Rsubread - Error on buildindex - big ref sequence
1
0
Entering edit mode
@bryanpenning-13114
Last seen 16 months ago

Hi,

I am trying to use Rsubread on the wheat genome ~17 Gbases. I have 32 GB of memory, most is available I am running R version 3.6.1 (64 bit), Rsubread version 2.0.1

I figured that the indexSplit command would allow for larger genome sizes but I am running into a problem where the program seems to run out of memory even though I have more than enough for the operation.

I have tried the following two commands and received the following two errors:

Command 1: buildindex(basename = "wheatfullRsubreadtest", reference = "161010ChineseSpringv1.0_pseudomolecules.fasta", indexSplit = TRUE)

Error 1:

Check the integrity of provided reference sequences ... || || No format issues were found || || Scan uninformative subreads in reference sequences ... || ERROR: the provided reference sequences include more than 4 billion bases. || 1.6 GB of memory is needed for index building.

Command 2: buildindex(basename = "wheatfullRsubreadtest", reference = "161010ChineseSpringv1.0_pseudomolecules.fasta", indexSplit = TRUE, memory = 4000)

Error 2: | || || Check the integrity of provided reference sequences ... || || No format issues were found || || Scan uninformative subreads in reference sequences ... || ERROR: the provided reference sequences include more than 4 billion bases. || 1.5 GB of memory is needed for index building.

sessionInfo() R version 3.6.1 (2019-07-05) Platform: x86_64-w64-mingw32/x64 (64-bit) Running under: Windows 10 x64 (build 18363)

Matrix products: default

locale: [1] LCCOLLATE=EnglishUnited States.1252 [2] LCCTYPE=EnglishUnited States.1252
[3] LCMONETARY=EnglishUnited States.1252 [4] LCNUMERIC=C
[5] LC
TIME=English_United States.1252

attached base packages: [1] stats graphics grDevices utils datasets methods base

other attached packages: [1] Rsubread2.0.1 BiocManager1.30.10

loaded via a namespace (and not attached): [1] compiler3.6.1 tools3.6.1

Anyone have any ideas around this?

Thanks!

Bryan

Rsubread • 311 views
0
Entering edit mode

Bryan, you and I have very similar computer setups and although my problem is different using buildIndex (my genomes are less than 4Gbp), buildIndex is failing for me as well. This might be a bug.

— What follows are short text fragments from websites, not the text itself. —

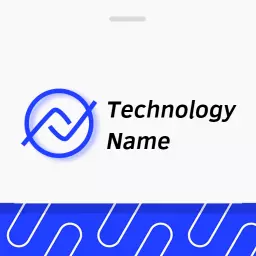 Dynamic Blue Graph Design Depicting Technology Innovation Logo Template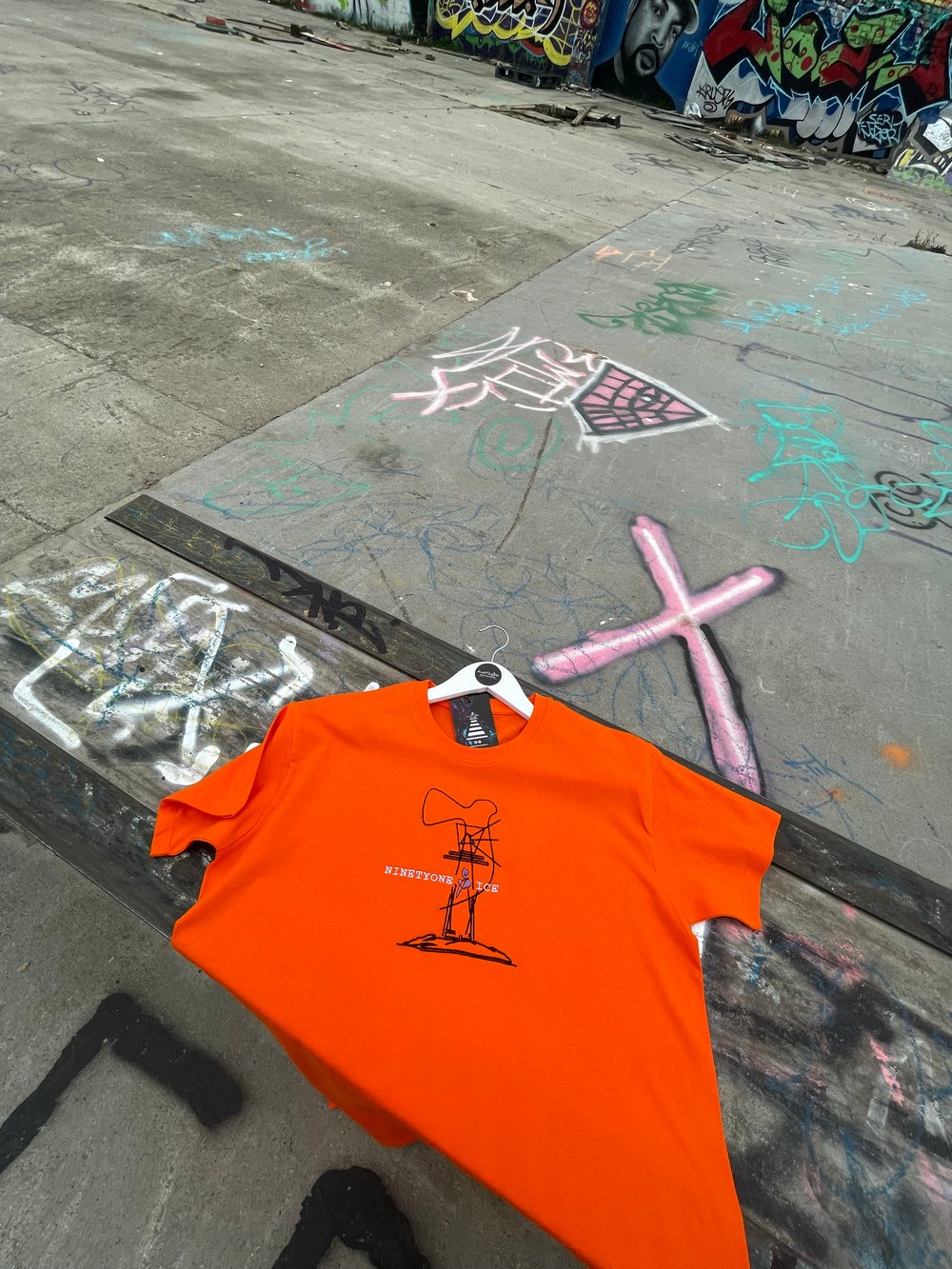 Image of Orange Lighthouse Sketch Tee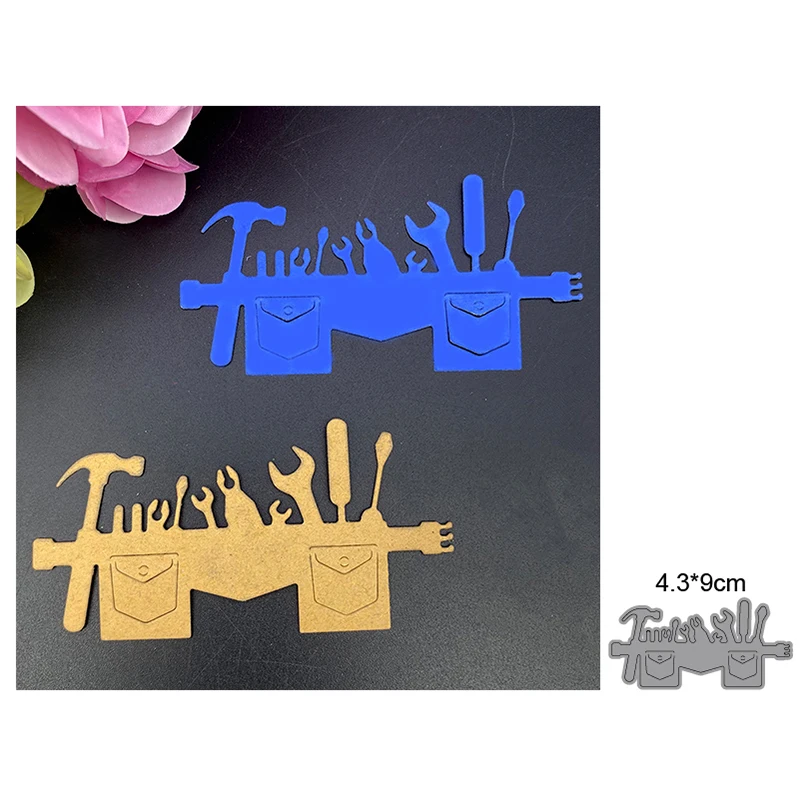 

Tool Kit Waist Bag 2022 New Arrivals Cutting Dies Metal Scrapbooking Decoration Embossed Photo Album Card Handicrafts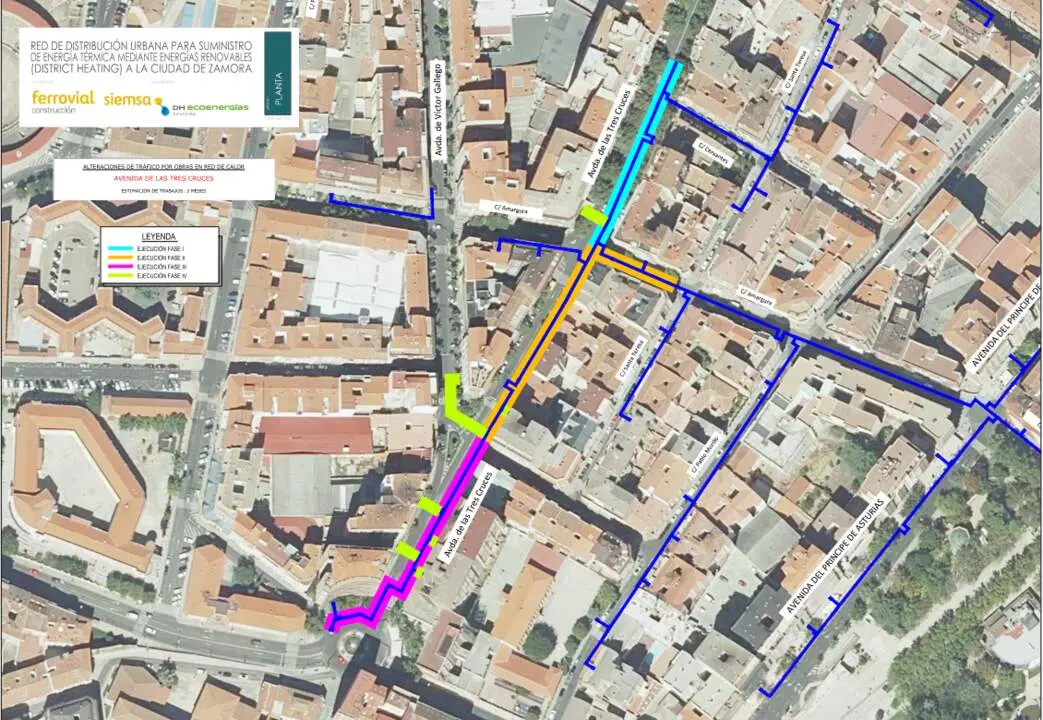 tráfico condicionado en Zamora a partir de enero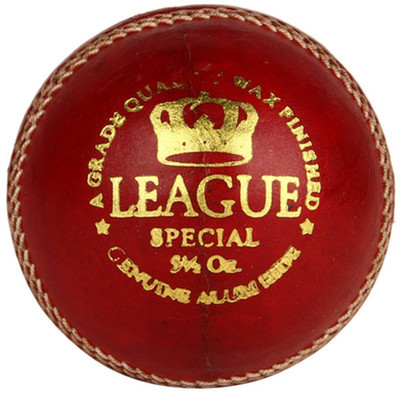 Cosco LEAGUE Cricket Leather Ball(Pack of 1, Red) available at flipkart for Rs.398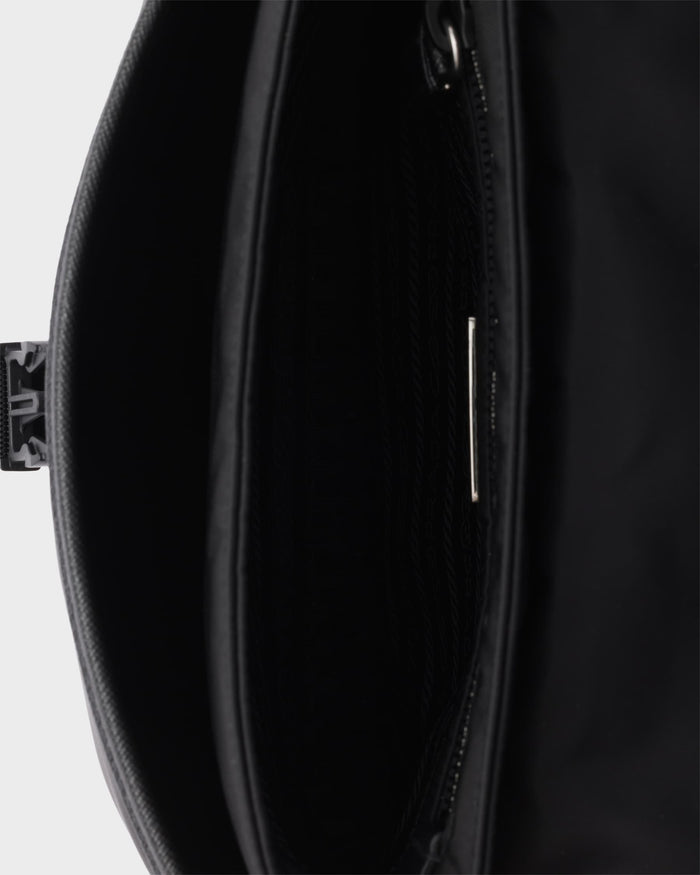 Sac porté épaule en Re-Nylon et cuir Saffiano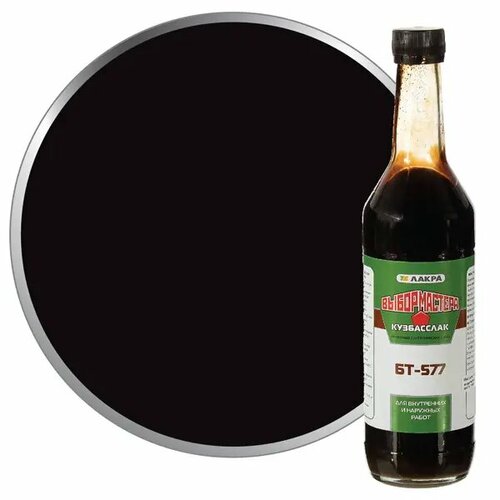 Кузбасслак Выбор Мастера БТ-577 цвет черный 0.5 л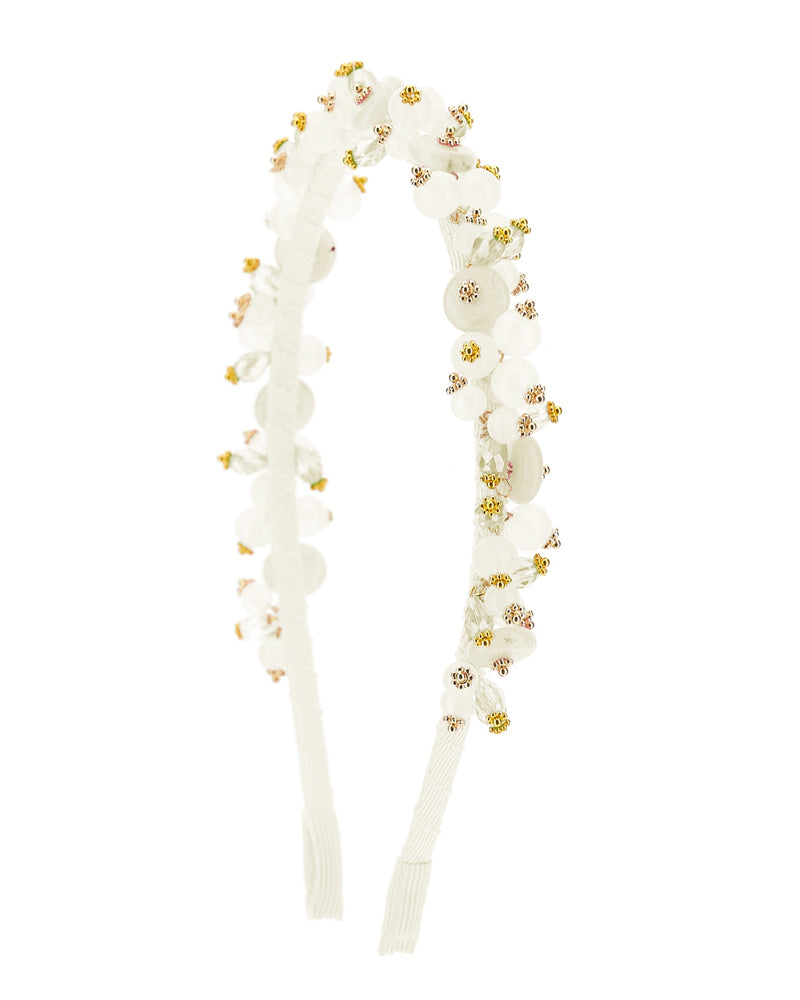 
  
    Monnalisa
  
 Girls White Beaded Floral Headband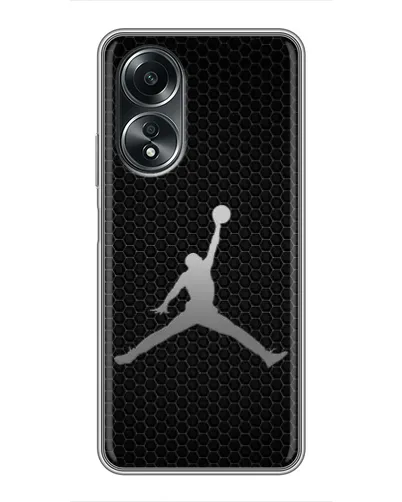 Чехол для OPPO A58 (4G) с картинкой «Jordan Dark Carbon» Чехол для OPPO A58 (4G) с картинкой «Jordan Dark Carbon»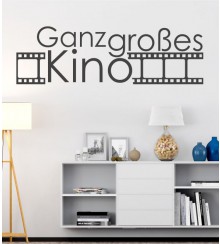 Ganz großes Kino mit Film als Wandtattoo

My machine has 16GB of RAM, and it would not work (it locked up actually) when I set indexSplit = TRUE, memory = 4000, however, it worked (or at least it completed without errors) using indexSplit = TRUE, memory = 10000. I don't know what's going on, but would be interested to see what happens if you tried those parameters.

Peter

0
Entering edit mode

Hi Peter,

Thanks! I will try the 10 GB memory (may also try 16 GB) and see if it helps!

Bryan

0
Entering edit mode

I think the cause of the problem wasn't the size of the memory. The maximum genome size is 4 billion bases for building an index, and splitting the index or specifying a memory limit wouldn't change this limit.

0
Entering edit mode
Yang Liao ▴ 260
@yang-liao-6075
Last seen 4 weeks ago
Australia

There is indeed a limit on the size of the reference genome -- it cannot contain more than 4 billion bases. This is because the Rsubread aligner uses a 32-bit integer type to store the mapping locations of reads on the reference genome. Splitting the index into multiple blocks by using the "indexSplit" option cannot lift the limit.

If you're doing competitive mapping (ie mapping reads to multiple reference genomes and find the most likely source of each read), you may map reads to each of the individual genomes, then compare the mapping quality of the same read to the genomes. Or, if your reference genome is huge, you may split it into multiple genomes (by chromosomes), each less than 4Gbps, then run multiple rounds of mapping.